Lesetext -

■ ■ ■

Studien zufolge können 20 Prozent aller Sechs- bis Zehnjährigen in Deutschland nicht schwimmen. Damit fehlt ihnen eine elementare Fähigkeit: sich über Wasser zu halten, ob nun im Schwimmbad, im See oder im Meer. Zugleich sind viele Schwimmkurse überbucht, Bäder schließen wegen der roten Zahlen oder aus Personalmangel, auch viele Schulen und Eltern sind überfordert, den Kindern Schwimmen beizubringen. Die Münchner Olympiateilnehmerin Alexandra Wenk, 29, hat auch deshalb ihre eigene Schwimmschule gegründet. Ein Gespräch darüber, warum es so wichtig ist, sich im Wasser fortbewegen zu können – und wann es zur Last wird.
SZ: Frau Wenk, Sie galten als eines der größten deutschen Schwimmtalente, gewannen mit 13 Ihren ersten deutschen Meistertitel, später wurden Sie als Teil der Frauen- und Mixedstaffel Europameisterin und holten WM-Bronze. Gehen Sie eigentlich noch ins Becken, um Ihre Bahnen zu ziehen wie früher?
Alexandra Wenk: Ganz ehrlich? Gar nicht mehr, seit ich meine Karriere 2021 beendet habe. Mir macht das Trainieren von anderen Menschen mittlerweile mehr Spaß, als selbst zu schwimmen. Wenn man so lange so intensiv und oft trainiert hat wie wir damals, mit bis zu zehnmal Wassertraining und viermal Krafttraining pro Woche, dann hat das nicht mehr viel mit Nur-Spaß-Haben zu tun. Es ist eher Beruf, Lebensinhalt, mit all dem Konkurrenzkampf und -denken.
Sie sind nach langwierigen Schulter- und Knieverletzungen vor den Olympischen Spielen in Tokio eher leise zurückgetreten.

■ ■ ■

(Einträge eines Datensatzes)
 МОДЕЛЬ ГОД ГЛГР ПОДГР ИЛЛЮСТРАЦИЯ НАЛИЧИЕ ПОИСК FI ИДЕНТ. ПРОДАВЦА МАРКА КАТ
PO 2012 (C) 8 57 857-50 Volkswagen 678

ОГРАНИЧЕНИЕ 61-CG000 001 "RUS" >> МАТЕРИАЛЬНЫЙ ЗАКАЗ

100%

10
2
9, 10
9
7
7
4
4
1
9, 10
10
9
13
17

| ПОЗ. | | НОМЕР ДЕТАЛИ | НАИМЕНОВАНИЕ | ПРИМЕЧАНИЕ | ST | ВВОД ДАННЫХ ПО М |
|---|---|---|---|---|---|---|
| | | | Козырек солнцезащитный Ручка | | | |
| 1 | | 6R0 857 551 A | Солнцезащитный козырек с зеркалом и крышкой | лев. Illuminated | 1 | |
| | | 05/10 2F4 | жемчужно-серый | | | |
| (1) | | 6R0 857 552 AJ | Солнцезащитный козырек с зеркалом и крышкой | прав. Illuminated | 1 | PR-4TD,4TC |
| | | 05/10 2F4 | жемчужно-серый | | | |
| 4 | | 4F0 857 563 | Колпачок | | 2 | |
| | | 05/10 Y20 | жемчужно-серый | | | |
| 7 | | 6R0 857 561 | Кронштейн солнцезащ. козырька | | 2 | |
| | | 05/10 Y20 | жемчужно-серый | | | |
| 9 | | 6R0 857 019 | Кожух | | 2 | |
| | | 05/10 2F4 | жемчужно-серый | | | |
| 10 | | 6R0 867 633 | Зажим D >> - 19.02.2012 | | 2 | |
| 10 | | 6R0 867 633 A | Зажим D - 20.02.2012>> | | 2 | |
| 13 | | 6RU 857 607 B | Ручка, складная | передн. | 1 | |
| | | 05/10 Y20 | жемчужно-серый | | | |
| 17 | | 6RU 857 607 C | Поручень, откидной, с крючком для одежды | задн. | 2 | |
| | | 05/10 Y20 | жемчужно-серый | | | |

■ ■ ■

Gelesenes anwenden -
1. Kannst du den Absatz im Lesetext zum Schwimmen, der mit „Studien zufolge können“ beginnt, als knappe Stichpunktliste wiedergeben, ohne seine wichtigsten Fakten zu verlieren?
2. Welche Stelle im Lesetext zum Schwimmen reicht von „SZ: Frau Wenk, Sie“ bis einschließlich „Konkurrenzkampf und -denken.“? Zieh sie wortgetreu heraus.
3. Wie könnte der Lesetext zum Schwimmen weitergehen? Setze ihn im Anschluss an seinen letzten Satz fort.
Das Material stammt aus einer anderen Quelle.

Lösungen zur Übung -
1.
- Laut Studien können 20 Prozent der Sechs- bis Zehnjährigen in Deutschland nicht schwimmen.
- Ihnen fehlt damit die Fähigkeit, sich im Schwimmbad, im See oder im Meer über Wasser zu halten.
- Viele Schwimmkurse sind überbucht, und Bäder schließen wegen roter Zahlen oder Personalmangels.
- Viele Schulen und Eltern sind damit überfordert, Kindern das Schwimmen beizubringen.
- Auch deshalb hat die Münchner Olympiateilnehmerin Alexandra Wenk, 29, eine eigene Schwimmschule gegründet.
- Im Gespräch geht es darum, warum die Fortbewegung im Wasser so wichtig ist und wann sie zur Last wird.

2.
SZ: Frau Wenk, Sie galten als eines der größten deutschen Schwimmtalente, gewannen mit 13 Ihren ersten deutschen Meistertitel, später wurden Sie als Teil der Frauen- und Mixedstaffel Europameisterin und holten WM-Bronze. Gehen Sie eigentlich noch ins Becken, um Ihre Bahnen zu ziehen wie früher?
Alexandra Wenk: Ganz ehrlich? Gar nicht mehr, seit ich meine Karriere 2021 beendet habe. Mir macht das Trainieren von anderen Menschen mittlerweile mehr Spaß, als selbst zu schwimmen. Wenn man so lange so intensiv und oft trainiert hat wie wir damals, mit bis zu zehnmal Wassertraining und viermal Krafttraining pro Woche, dann hat das nicht mehr viel mit Nur-Spaß-Haben zu tun. Es ist eher Beruf, Lebensinhalt, mit all dem Konkurrenzkampf und -denken.

3.
Ich wollte kein so großes Fass aufmachen, erstmal für mich persönlich damit klarkommen, nicht mehr Leistungsschwimmerin zu sein. Eigentlich hatte ich geplant, nach den Sommerspielen 2020 aufzuhören. Nach der coronabedingten Verschiebung auf 2021 war mir klar, dass ich ein weiteres Jahr nicht mehr machen möchte.
Was bleibt mit Blick auf Ihre Karriere neben den vielen Medaillen? Sie halten immer noch den deutschen Rekord über 200 Meter Lagen. Bei Olympia 2012 und 2016 waren Sie dagegen eher enttäuscht, kamen nicht in die Finals.
Ich musste schon lernen, damit umzugehen, dass es 2012 in London und vor allem 2016 in Rio nicht geklappt hat, meine Leistung abzurufen. Diese Niederlagen zu verarbeiten, das hat seine Zeit gebraucht. Inzwischen kann ich sagen, dass ich meinen Frieden damit geschlossen und auch genügend Abstand zum Leistungsschwimmen gefunden habe.
Ist das die Schattenseite – der ständige Erfolgsdruck?
Es gibt viele Dinge im Spitzensport, die prägen einen für sein Leben. Man lernt, sich Ziele zu setzen, den Weg dorthin Schritt für Schritt zu gehen. Aber die Dinge, die man tut, sollten einem auch Freude bereiten. Und bei mir kam, kurz bevor ich aufgehört habe, dieser Punkt, an dem ich gespürt habe: Der Leistungssport bereitet mir keine Freude mehr, er ist für mich nicht mehr bereichernd.
Mit 25 Jahren waren Sie noch vergleichsweise jung für ein Karriereende.
Ich hatte damals aber auch schon 15 Jahre lang Hochleistungssport betrieben, mit allem, was dazugehört. Und habe mein Studium extra auf Teilzeit angelegt und auf viele Dinge verzichtet. Die Freude am Sport, egal in welcher Form, ist mir trotzdem geblieben. Nur eben ohne den extremen Ehrgeiz und Druck, den ich mir selbst gemacht habe und der auch teils von außen kam.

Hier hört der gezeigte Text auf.